> **Exercise directions**:
Repeat exactly, and only, the lines from the line containing "Order the objects" through the last line of the records below, including both.

> **Data supplied**:
┄┄┄┄┄┄
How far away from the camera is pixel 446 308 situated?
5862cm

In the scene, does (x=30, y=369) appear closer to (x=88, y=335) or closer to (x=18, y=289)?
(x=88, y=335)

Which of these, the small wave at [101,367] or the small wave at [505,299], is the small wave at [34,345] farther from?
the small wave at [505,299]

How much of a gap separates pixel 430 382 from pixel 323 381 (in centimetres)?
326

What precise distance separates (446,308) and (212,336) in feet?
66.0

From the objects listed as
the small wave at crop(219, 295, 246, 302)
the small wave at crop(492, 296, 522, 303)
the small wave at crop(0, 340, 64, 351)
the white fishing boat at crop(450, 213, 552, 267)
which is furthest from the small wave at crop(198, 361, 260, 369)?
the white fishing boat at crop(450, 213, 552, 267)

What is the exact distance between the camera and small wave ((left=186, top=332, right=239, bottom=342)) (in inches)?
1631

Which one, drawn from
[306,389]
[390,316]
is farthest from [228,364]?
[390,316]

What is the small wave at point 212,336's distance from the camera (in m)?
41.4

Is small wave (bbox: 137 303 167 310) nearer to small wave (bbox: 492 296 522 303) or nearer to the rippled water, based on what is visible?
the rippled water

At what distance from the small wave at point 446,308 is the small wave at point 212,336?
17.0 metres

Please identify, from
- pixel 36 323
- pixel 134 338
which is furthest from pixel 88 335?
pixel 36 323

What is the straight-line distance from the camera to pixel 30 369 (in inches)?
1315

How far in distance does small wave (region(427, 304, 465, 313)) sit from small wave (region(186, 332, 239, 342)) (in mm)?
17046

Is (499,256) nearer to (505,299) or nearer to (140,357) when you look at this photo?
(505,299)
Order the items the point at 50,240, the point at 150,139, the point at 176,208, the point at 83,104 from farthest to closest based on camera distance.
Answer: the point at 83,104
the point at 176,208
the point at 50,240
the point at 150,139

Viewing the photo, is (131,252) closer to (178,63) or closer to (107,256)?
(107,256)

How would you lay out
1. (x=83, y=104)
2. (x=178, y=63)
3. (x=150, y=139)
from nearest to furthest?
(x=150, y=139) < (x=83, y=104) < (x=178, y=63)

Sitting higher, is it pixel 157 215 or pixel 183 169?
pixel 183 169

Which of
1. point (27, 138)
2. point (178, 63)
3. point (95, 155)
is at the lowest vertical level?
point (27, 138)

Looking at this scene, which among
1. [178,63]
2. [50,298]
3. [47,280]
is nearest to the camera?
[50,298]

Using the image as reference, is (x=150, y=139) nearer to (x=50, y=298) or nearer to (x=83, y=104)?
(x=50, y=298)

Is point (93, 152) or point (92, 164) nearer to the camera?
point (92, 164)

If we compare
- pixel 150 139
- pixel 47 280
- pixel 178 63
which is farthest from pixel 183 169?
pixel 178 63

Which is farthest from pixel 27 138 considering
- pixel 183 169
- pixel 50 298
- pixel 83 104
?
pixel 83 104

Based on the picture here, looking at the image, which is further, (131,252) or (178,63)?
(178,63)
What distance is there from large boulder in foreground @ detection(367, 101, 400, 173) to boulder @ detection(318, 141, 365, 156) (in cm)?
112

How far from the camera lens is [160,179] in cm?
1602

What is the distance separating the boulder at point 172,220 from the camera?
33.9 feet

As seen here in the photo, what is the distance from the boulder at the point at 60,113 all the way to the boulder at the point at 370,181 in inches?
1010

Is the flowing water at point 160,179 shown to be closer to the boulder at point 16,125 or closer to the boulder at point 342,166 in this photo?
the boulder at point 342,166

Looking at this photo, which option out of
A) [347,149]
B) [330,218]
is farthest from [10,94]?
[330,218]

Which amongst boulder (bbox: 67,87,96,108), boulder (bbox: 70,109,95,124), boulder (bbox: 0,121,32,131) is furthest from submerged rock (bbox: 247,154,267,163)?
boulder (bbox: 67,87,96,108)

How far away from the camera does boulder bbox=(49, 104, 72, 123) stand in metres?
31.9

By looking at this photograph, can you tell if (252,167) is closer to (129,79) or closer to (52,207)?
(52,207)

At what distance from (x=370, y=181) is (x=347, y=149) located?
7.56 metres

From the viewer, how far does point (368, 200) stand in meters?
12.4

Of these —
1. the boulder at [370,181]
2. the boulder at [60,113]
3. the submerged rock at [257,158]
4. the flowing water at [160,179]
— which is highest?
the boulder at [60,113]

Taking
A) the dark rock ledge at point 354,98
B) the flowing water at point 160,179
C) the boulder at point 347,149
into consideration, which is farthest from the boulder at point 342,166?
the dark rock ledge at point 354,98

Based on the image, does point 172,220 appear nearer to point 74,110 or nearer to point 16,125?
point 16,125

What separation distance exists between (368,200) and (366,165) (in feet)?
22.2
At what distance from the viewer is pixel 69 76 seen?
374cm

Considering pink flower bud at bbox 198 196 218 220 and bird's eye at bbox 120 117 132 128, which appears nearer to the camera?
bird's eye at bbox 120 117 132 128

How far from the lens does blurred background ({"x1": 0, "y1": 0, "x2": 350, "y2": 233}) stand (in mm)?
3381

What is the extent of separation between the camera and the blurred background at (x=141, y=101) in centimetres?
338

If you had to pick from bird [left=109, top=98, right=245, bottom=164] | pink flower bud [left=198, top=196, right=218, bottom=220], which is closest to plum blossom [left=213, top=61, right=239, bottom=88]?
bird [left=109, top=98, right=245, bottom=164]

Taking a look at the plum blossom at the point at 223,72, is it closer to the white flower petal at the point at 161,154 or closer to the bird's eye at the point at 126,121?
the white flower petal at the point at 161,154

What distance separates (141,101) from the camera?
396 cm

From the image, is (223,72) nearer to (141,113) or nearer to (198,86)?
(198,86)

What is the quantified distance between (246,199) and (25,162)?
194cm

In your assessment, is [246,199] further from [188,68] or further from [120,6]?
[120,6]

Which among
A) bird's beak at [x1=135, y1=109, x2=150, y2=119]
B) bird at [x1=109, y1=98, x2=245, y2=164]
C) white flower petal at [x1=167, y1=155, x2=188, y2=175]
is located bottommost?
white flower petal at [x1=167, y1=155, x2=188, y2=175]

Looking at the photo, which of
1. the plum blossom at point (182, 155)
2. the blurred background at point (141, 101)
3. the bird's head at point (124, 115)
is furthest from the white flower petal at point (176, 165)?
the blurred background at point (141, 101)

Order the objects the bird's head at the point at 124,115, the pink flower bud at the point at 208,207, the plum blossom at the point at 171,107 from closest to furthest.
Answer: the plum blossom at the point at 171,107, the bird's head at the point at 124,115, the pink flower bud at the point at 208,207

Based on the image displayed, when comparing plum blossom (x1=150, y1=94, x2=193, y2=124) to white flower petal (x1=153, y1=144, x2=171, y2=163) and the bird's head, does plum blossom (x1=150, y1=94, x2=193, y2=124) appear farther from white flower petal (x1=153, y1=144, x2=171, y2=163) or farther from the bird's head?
┄┄┄┄┄┄
> **Completed exercise**:
Order the objects the bird's head at the point at 124,115, the pink flower bud at the point at 208,207, the plum blossom at the point at 171,107 from closest to furthest.
Answer: the plum blossom at the point at 171,107, the bird's head at the point at 124,115, the pink flower bud at the point at 208,207

Based on the image displayed, when comparing plum blossom (x1=150, y1=94, x2=193, y2=124) to white flower petal (x1=153, y1=144, x2=171, y2=163) and the bird's head, does plum blossom (x1=150, y1=94, x2=193, y2=124) appear farther from white flower petal (x1=153, y1=144, x2=171, y2=163) or farther from the bird's head?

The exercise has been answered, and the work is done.